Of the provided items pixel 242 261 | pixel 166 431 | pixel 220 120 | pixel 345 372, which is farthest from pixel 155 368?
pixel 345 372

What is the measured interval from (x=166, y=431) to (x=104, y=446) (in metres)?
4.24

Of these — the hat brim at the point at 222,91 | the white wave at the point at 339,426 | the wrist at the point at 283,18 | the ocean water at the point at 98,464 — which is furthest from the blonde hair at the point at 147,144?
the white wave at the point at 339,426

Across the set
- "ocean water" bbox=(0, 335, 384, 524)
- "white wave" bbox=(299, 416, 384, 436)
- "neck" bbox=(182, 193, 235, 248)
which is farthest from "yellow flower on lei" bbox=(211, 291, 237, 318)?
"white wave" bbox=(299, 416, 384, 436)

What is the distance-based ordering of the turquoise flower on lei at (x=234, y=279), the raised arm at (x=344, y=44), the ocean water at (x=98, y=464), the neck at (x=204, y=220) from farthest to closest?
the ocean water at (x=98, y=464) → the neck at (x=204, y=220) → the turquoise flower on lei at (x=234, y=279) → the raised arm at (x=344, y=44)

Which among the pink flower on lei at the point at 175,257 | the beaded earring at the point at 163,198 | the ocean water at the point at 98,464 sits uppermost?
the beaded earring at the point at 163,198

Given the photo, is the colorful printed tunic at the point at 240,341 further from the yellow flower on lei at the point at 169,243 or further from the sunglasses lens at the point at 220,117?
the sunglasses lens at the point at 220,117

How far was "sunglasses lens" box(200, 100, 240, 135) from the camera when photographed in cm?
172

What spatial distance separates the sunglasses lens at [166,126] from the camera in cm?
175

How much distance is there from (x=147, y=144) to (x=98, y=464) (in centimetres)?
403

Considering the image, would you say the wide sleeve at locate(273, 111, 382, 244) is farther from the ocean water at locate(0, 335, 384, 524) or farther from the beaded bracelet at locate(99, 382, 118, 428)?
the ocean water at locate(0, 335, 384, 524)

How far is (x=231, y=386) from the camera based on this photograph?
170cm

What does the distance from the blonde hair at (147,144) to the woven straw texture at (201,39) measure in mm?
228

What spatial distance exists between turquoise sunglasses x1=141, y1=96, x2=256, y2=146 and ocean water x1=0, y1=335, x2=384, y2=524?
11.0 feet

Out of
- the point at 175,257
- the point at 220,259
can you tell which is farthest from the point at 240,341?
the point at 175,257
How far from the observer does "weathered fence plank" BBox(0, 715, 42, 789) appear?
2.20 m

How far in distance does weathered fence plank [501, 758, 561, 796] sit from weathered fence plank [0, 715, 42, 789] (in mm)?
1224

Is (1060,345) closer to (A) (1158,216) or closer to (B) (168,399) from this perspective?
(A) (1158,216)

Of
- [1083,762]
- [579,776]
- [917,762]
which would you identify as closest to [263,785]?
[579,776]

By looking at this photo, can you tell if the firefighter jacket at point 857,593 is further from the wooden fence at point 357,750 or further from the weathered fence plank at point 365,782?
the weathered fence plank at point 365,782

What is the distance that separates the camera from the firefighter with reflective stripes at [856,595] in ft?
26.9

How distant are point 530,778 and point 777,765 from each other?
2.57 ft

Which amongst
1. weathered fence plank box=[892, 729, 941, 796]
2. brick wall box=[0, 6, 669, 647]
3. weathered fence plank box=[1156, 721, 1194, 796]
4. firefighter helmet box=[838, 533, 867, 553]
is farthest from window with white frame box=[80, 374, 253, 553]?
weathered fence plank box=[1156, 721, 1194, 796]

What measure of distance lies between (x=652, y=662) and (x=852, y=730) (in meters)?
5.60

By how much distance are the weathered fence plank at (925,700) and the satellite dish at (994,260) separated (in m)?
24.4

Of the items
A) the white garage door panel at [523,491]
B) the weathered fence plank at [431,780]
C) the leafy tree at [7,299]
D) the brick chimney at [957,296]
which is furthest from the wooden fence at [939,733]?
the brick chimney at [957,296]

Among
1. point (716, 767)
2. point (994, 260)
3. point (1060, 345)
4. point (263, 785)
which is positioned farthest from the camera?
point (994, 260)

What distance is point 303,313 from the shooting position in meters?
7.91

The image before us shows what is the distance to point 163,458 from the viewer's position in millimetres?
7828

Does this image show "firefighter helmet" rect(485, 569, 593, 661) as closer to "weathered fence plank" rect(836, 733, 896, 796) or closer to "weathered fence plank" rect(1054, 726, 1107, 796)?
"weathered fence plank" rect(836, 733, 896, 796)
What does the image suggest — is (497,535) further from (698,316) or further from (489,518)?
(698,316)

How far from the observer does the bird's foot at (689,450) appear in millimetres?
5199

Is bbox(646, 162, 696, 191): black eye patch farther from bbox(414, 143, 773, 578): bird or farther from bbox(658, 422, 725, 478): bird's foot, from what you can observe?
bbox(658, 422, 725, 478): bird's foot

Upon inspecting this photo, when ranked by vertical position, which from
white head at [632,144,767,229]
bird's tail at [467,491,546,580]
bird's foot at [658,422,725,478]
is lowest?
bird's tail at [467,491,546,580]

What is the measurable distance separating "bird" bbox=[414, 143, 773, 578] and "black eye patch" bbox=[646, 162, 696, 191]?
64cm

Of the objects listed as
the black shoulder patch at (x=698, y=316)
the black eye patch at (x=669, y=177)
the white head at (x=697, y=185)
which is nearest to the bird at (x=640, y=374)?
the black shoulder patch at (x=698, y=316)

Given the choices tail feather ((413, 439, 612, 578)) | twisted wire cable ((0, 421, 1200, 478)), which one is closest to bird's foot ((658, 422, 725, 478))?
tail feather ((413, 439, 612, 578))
++++++++
**Problem description**.
Only the lines from the one containing "What does the image" through the end of the material should be reproduced, exactly, with both ends included.

**Correct response**.
What does the image suggest — is (497,535) further from (698,316) or further from (489,518)?
(698,316)

How far from the observer does the bird's foot at (689,450) appear in millimetres?
5199

Is bbox(646, 162, 696, 191): black eye patch farther from bbox(414, 143, 773, 578): bird or farther from bbox(658, 422, 725, 478): bird's foot, from what you can observe?
bbox(658, 422, 725, 478): bird's foot

Upon inspecting this photo, when ranked by vertical position, which from
white head at [632,144,767,229]
bird's tail at [467,491,546,580]
bird's foot at [658,422,725,478]
is lowest?
bird's tail at [467,491,546,580]

What is the measurable distance separating "bird" bbox=[414, 143, 773, 578] and "black eye patch" bbox=[646, 162, 696, 191]?
64cm

Of the objects listed as
the black shoulder patch at (x=698, y=316)
the black eye patch at (x=669, y=177)
the white head at (x=697, y=185)
which is nearest to the bird at (x=640, y=374)?
the black shoulder patch at (x=698, y=316)

Given the choices tail feather ((413, 439, 612, 578)) | twisted wire cable ((0, 421, 1200, 478)), which one is closest to bird's foot ((658, 422, 725, 478))?
tail feather ((413, 439, 612, 578))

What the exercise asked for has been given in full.